Что-то во властном тоне сенатора заставило раввина печально улыбнуться.
— Ты важный человек, верно? Но перед моим Богом все люди равны.
— Я сенатор, — с неохотой признал юноша.
Гордый римлянин, привыкший к тому, что его высокое положение открывает ему все двери, сразу понял, что для этого скромного и мудрого человека титулы и почести ничего не значат. Старик посмотрел ему в глаза, и Аврелию показалось, что тот читает его мысли.
— Почему он тебя интересует? Почему высокий магистрат приходит сюда, чтобы смиренно просить о помощи бедного еврея?
— Отец погибшей девушки — мой друг. Я не причиню вреда твоему подопечному.
— Тогда я скажу тебе кое-что.
Аврелий ловил каждое его слово.
— Когда я узнал о смерти его невесты, женщины, которую он любил, я имею в виду, я думал, что ему уже будет неинтересно становиться евреем. А он все равно попросил сделать ему обрезание.
Эта подробность развеяла последние сомнения Аврелия: он не отдаст Рубеллия ни Элеазару, ни даже Мордехаю. Напротив, он должен найти его, если еще не поздно.
— Знаешь, это было необычно и не совсем по правилам. Его обучение еще не было завершено. Я должен был ему отказать, но не смог. Талмуд суров в этом вопросе, но наш Гиллель сказал: «Люби ближнего своего, в этом истинный смысл Писания. Все остальное — толкование».
Аврелий молчал.
— Рувим сказал, что не может ждать и хочет до конца своих дней носить на теле знак принадлежности к Богу Израиля, в надежде однажды воссоединиться с Диной.
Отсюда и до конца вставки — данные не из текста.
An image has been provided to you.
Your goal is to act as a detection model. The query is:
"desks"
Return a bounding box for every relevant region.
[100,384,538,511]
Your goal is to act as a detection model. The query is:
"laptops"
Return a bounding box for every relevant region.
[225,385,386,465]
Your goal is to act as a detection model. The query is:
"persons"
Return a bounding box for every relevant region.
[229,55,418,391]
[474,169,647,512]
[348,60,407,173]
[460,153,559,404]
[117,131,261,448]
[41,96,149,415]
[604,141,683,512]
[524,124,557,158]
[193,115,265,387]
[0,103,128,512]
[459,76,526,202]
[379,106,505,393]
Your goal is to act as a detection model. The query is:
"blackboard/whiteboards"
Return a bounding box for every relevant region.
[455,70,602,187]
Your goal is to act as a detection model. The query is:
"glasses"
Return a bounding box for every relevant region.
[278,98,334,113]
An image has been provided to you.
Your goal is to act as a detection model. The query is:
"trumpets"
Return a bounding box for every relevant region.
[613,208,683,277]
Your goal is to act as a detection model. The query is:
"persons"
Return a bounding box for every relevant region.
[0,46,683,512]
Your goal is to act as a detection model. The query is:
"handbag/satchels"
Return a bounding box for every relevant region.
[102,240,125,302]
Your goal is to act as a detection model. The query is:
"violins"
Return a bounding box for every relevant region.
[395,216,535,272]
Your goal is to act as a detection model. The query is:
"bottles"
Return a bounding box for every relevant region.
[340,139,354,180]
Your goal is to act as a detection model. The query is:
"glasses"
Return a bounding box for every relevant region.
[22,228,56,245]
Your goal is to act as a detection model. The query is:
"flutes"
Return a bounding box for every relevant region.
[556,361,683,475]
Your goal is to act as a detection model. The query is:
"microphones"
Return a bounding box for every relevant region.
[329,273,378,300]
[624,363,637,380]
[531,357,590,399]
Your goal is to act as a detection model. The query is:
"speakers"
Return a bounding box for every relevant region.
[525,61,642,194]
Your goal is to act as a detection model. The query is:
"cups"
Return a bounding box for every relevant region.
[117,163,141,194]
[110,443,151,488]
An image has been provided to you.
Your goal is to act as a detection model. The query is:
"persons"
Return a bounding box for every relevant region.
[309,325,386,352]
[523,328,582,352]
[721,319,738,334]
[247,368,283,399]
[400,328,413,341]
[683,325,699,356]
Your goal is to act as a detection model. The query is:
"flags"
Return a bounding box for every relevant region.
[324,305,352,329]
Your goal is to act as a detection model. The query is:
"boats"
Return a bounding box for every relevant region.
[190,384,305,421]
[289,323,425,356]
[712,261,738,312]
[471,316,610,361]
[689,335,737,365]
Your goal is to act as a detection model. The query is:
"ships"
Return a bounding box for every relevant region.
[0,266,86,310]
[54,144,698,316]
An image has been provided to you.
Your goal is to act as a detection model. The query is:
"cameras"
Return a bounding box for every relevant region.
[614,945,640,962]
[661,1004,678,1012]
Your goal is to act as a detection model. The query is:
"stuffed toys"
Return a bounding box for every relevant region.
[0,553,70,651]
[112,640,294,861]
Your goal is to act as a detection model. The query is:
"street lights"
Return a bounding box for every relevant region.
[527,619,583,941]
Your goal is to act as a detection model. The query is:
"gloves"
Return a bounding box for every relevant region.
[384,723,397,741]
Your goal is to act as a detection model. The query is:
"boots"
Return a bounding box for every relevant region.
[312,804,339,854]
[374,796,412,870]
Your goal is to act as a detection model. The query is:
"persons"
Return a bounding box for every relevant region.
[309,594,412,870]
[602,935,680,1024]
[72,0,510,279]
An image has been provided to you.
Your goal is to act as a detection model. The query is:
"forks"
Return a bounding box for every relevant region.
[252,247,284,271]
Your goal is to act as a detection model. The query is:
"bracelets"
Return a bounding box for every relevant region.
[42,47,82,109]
— Когда ты сделал ему обрезание?
— Вчера. Я подумал: кто я такой, чтобы запретить ему скрепить свой завет с Господом? Да, он еще плохо знает Закон, но и Авраам знал не намного больше, когда по велению Всевышнего надрезал свою плоть.
Вчера! Значит, еще есть время! Аврелий резко встал и направился к выходу, но перед тем как попрощаться, тихо спросил у учителя:
— В новой синагоге… найдется ли какая-нибудь утварь, что могла бы носить имя погибшей девушки?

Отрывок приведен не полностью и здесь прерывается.